* _STATED TASK_: Copy out the items word for word, beginning at the line that contains "If ordering from" and stopping after the line that contains "the white van at point (115, 69) <".

* _RECORDS FOR THE EXERCISE_:
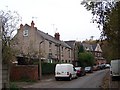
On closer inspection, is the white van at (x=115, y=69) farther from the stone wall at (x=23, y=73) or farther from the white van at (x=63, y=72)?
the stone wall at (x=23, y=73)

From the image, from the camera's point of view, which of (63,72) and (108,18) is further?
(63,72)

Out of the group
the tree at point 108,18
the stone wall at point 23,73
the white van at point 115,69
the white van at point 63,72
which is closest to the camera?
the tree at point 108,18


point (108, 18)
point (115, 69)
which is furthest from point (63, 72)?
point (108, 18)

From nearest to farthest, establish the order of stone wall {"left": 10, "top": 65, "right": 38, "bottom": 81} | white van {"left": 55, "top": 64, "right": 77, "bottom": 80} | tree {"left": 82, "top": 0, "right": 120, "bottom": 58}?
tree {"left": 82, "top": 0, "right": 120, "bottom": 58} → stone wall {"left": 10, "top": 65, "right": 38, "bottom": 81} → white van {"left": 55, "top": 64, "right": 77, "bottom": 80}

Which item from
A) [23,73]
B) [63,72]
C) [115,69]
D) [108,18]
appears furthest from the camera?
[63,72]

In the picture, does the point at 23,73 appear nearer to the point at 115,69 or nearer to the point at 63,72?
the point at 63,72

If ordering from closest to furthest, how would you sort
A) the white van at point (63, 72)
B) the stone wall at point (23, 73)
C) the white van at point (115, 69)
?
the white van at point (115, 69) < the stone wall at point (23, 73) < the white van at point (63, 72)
==
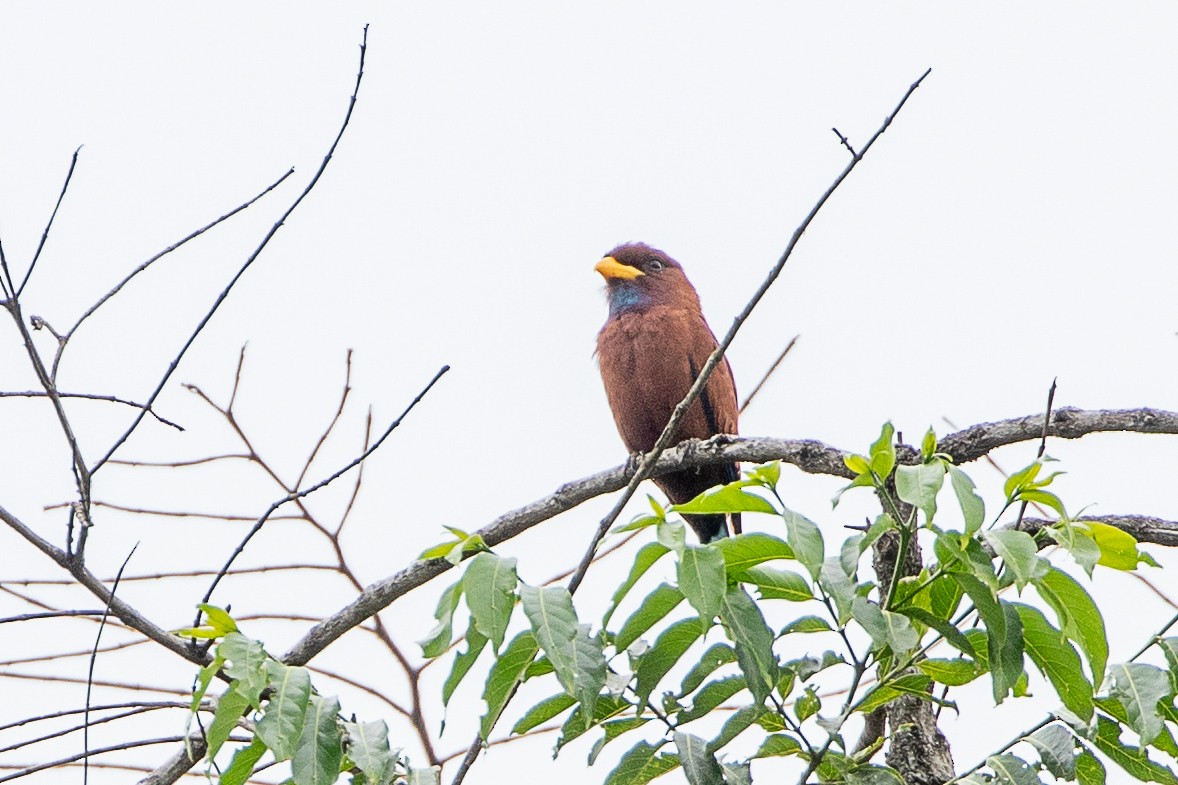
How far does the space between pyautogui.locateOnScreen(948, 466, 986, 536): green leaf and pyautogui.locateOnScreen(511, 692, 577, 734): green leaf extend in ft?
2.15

* _SOLUTION_:
If ordering from closest to furthest, how would you sort
A) the white van at point (63, 72)
B) the stone wall at point (23, 73)
C) the white van at point (115, 69)
?
the white van at point (115, 69) < the stone wall at point (23, 73) < the white van at point (63, 72)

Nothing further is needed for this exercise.